Menag tiba lebih awal di lokasi acara dan bahkan mendapat kehormatan untuk menjemput langsung Paus Leo XIV saat tiba dengan mobil kepausan. “Karena saya pertama kali disalamin, panitianya memberi kesempatan kepada saya untuk menjemput kedatangan Paus Leo XIV dari mobilnya, disusul beberapa tokoh-tokoh agama yang lain,” ujar Menag di Roma, Rabu (29/10/2025).

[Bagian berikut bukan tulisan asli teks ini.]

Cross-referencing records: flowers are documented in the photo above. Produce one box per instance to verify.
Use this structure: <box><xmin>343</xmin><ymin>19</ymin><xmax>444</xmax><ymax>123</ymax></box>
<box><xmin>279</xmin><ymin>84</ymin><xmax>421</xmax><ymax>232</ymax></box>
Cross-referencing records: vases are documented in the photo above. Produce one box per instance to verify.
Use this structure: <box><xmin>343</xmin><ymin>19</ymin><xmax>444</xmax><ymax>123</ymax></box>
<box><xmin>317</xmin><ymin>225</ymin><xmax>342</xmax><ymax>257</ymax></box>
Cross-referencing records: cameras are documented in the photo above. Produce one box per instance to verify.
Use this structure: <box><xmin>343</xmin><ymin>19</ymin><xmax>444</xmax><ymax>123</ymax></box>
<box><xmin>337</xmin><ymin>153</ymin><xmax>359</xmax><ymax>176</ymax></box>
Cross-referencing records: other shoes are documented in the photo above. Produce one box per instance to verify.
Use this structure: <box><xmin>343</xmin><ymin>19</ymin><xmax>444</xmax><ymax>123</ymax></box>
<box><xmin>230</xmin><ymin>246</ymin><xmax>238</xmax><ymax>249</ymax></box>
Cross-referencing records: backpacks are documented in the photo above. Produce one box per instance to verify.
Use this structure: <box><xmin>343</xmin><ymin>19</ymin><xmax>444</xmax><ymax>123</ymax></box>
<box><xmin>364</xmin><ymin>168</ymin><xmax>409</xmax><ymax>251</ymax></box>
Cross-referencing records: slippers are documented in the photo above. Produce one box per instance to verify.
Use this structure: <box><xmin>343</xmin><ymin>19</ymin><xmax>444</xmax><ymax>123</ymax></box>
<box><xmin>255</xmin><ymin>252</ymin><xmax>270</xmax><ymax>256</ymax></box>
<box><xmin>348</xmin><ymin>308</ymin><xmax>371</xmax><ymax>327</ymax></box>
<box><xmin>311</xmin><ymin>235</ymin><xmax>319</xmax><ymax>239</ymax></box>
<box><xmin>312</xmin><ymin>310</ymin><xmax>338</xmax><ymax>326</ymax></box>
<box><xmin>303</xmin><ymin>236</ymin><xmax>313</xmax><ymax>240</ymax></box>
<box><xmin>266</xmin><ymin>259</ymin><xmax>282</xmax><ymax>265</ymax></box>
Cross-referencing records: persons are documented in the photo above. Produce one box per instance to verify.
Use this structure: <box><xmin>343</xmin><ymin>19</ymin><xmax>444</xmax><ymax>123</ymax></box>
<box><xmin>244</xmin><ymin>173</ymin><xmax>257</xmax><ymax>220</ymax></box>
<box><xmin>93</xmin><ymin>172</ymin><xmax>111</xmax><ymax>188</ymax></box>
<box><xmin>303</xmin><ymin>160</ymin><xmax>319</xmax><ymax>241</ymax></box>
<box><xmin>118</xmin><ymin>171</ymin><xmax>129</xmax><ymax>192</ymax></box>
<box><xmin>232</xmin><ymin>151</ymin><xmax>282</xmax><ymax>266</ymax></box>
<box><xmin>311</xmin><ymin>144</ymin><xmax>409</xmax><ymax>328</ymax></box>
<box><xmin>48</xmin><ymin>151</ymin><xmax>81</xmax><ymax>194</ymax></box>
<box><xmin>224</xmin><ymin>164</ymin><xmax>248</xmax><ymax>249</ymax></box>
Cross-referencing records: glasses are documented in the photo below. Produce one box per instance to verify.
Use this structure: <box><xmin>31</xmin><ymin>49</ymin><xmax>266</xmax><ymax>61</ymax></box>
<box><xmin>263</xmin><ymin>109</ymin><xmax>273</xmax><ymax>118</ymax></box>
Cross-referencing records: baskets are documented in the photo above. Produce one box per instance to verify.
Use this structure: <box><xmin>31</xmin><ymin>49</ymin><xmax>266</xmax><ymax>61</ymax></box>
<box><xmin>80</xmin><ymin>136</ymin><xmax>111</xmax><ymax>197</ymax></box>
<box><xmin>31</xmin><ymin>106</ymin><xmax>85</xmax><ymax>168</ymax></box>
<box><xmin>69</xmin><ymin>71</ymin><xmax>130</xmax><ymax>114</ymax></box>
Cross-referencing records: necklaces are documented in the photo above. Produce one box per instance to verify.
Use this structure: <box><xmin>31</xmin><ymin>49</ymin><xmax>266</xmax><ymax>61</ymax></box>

Indonesia Inisiator Deklarasi Istiqlal-Vatikan
Kesempatan itu tak disia-siakan. Menag langsung berbincang singkat dengan Paus mengenai kelanjutan kerja sama damai yang telah dirintis sejak masa Paus Fransiskus.
“Saya sangat senang karena saya bisa ceritakan bahwa Indonesia adalah inisiator untuk Deklarasi Istiqlal-Vatikan,” katanya.
Menag menjelaskan bahwa Deklarasi Istiqlal-Vatikan pertama kali ditandatangani di Masjid Istiqlal Jakarta pada September 2024, ketika Paus Fransiskus melakukan kunjungan bersejarah ke Indonesia. Dokumen tersebut menjadi penegasan semangat kemanusiaan dan anti-kekerasan antaragama.
“Deklarasi Istiqlal-Vatikan menceritakan tentang betapa pentingnya melakukan penciptaan sejarah baru untuk kemanusiaan. Tidak ada lagi perang suci yang ada adalah kedamaian suci,” sebut Menag.
Ia pun menegaskan kesepahaman dengan pandangan Paus Leo XIV. “Saya sangat sependapat dengan pernyataan Paus Leo XIV (dalam acara) tadi, bahwa kita jangan memperkenalkan perang suci tapi yang kita perkenalkan adalah kedamaian suci,” sambungnya.
Tindak Lanjut Konkret: Tim Vatikan Siap ke Jakarta
Dalam forum pertemuan tokoh lintas agama bersama Paus Leo XIV, Nasaruddin mengusulkan pembentukan kerja sama lanjutan untuk mengimplementasikan semangat deklarasi tersebut. Usulan itu disambut antusias.
“Mereka sangat setuju, merespon secara positif rencana deklarasi Istiqlal ditindaklanjuti. Bulan Desember, kami akan ada tim dari Vatikan untuk diskusi tentang rencana tersebut,” tandasnya.
Simbol Perdamaian di Tengah Konflik Dunia
Kegiatan itu juga diakhiri dengan upacara penutupan Doa dan Dialog Damai yang digelar Komunitas Sant’Egidio di Koloseum Roma. Paus Leo XIV bersama para pemimpin berbagai agama menyalakan lilin sebagai lambang harapan perdamaian di tengah kegelapan perang yang masih membayangi dunia.
Selain menghadiri acara itu, Menag juga menjadi pembicara pada Forum Internasional untuk Perdamaian “Daring Peace” di Roma. Dalam pidatonya, ia menyinggung pentingnya persaudaraan lintas agama dan mengenang persahabatan dengan mendiang Paus Fransiskus.
Tepuk tangan panjang dari peserta forum mengiringi akhir sambutannya — sebuah momen haru yang menandai komitmen Indonesia di panggung perdamaian global.